To read more about the ruling in Oklahoma, click here.
Study: Apologies accepted
A recent study of programs that encouraged apologies by physicians and health care providers whose patients have experienced an adverse outcome demonstrated acceptance by patients and lower liability costs.
Published in the October edition of Health Affairs, the study evaluated communication and resolution programs (CRPs) at six Massachusetts hospitals to understand the implications of these programs on medical liability litigation.
“A key takeaway lesson is that most often, CRPs’ work involves communicating with patients about adverse outcomes that are not due to substandard care—providing the information and empathy that patients need to be able to process the event and understand that it does not merit legal redress,” wrote study author and Stanford University health law professor, Michelle Mello.
Mello and the study’s authors found that explanation and sympathy for adverse outcomes can avoid lawsuits based on misunderstanding, miscommunication, or perceived attempts to cover up issues in safety.
Their findings showed that these approaches by participating health care systems did not result in new litigation or higher costs, with proactive offers of compensation averaging just $75,000.

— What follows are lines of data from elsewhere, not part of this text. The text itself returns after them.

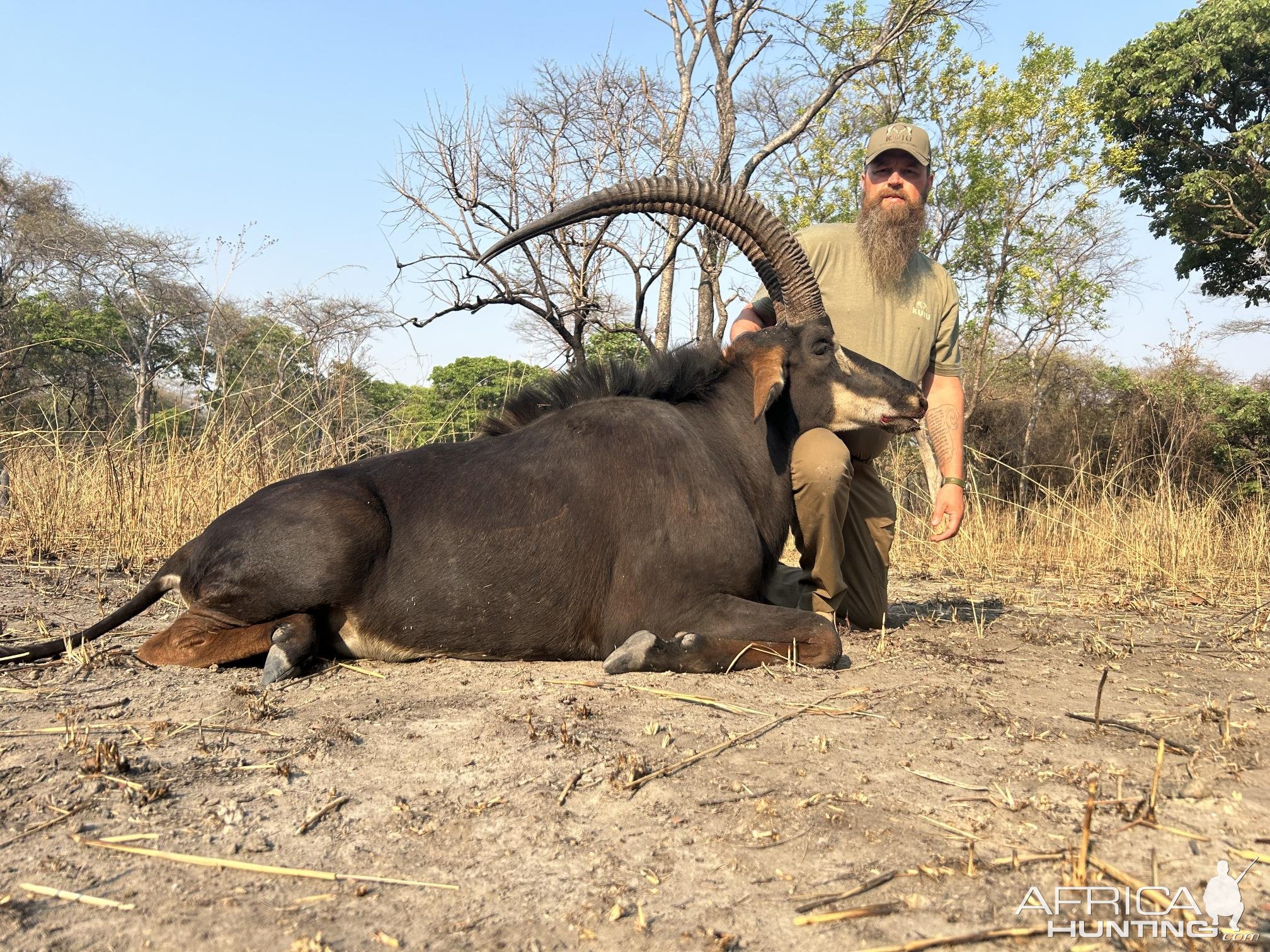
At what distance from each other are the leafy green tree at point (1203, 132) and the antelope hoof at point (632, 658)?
53.0 ft

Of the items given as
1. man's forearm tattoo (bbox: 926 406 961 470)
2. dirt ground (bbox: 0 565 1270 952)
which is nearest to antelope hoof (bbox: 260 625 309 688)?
dirt ground (bbox: 0 565 1270 952)

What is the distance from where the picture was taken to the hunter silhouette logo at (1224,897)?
1896 millimetres

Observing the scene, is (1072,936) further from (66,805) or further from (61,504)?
(61,504)

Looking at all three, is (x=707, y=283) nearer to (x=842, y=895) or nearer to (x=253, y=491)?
(x=253, y=491)

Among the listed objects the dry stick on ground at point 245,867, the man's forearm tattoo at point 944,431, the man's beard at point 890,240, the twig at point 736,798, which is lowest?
the dry stick on ground at point 245,867

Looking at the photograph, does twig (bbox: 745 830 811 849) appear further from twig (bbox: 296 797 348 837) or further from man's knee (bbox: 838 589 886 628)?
man's knee (bbox: 838 589 886 628)

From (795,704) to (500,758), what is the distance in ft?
4.01

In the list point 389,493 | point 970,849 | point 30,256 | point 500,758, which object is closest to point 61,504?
point 389,493

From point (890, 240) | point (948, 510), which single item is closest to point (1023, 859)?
point (948, 510)

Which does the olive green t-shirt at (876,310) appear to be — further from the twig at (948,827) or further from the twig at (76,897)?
the twig at (76,897)

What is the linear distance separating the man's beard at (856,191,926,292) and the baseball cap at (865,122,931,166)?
30cm

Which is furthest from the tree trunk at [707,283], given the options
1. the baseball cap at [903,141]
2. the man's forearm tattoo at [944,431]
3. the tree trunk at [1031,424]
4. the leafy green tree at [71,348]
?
the leafy green tree at [71,348]

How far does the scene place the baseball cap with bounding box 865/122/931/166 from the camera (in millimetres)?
5617

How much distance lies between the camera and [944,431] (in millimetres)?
5582
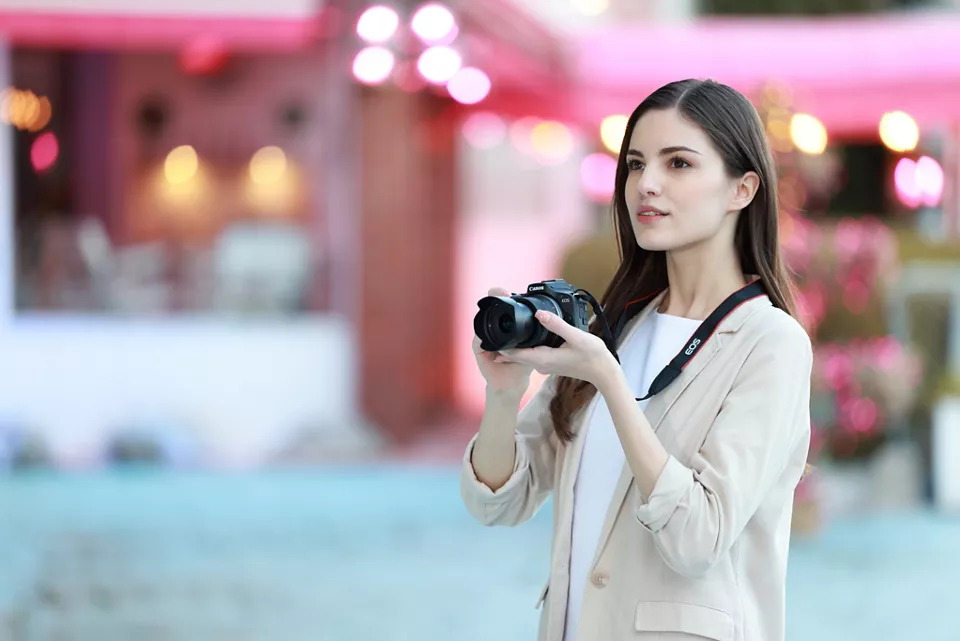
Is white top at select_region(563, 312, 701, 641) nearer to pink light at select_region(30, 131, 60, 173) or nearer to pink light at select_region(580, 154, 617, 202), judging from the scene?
pink light at select_region(580, 154, 617, 202)

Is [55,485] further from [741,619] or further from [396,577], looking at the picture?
[741,619]

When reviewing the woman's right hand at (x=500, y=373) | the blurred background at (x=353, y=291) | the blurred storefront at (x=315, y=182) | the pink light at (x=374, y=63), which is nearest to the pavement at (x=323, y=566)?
the blurred background at (x=353, y=291)

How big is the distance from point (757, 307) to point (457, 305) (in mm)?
7563

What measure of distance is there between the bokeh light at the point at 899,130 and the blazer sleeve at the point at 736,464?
18.3ft

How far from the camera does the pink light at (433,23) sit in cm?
579

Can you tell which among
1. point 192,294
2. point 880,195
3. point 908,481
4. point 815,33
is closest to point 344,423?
point 192,294

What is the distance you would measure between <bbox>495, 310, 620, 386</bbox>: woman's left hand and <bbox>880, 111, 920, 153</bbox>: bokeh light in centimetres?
573

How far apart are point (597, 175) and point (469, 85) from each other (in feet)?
5.42

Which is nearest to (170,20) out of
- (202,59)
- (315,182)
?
(202,59)

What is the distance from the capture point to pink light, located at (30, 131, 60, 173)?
772 centimetres

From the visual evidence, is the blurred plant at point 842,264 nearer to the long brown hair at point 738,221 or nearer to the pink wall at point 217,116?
the pink wall at point 217,116

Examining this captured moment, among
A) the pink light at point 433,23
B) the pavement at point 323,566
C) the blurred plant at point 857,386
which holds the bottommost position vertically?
the pavement at point 323,566

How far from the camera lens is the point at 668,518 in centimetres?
128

To read more about the Massachusetts case study and the promise these programs may hold on reforming our broken medical liability system, click here.
Arkansas grassroots group pushes for true liability reform
A grassroots group in Arkansas has kicked off an effort for a ballot initiative on a tort reform constitutional amendment, giving voters – and patients – the chance to enact real reforms of the state’s liability system.
The group, Arkansans for Jobs and Justice, includes a number of key business and health care organizations that have joined together to advocate for SJR8, the constitutional amendment that will formalize changes to the liability system.
While liability reforms were first passed in 2003, they have been invalidated piece by piece by the courts over time, leaving them ineffective in controlling costs and ensuring access to care.
“We have learned from experience that without a constitutional amendment, Arkansas will not have real tort reform,” said David Wroten, Executive Vice President of the Arkansas Medical Society. “Arkansas doctors know how important this commonsense amendment is to their patients and their families. The constant concern about frivolous lawsuits in Arkansas continues to be a significant factor in the decision of top physicians and specialists to continue to practice in or relocate to our state.”
The proposed constitutional amendment includes a $500,000 limit on non-economic damages, and caps attorney fees at a third of the total recovery, to ensure that deserving patients – not personal injury attorneys – are compensated.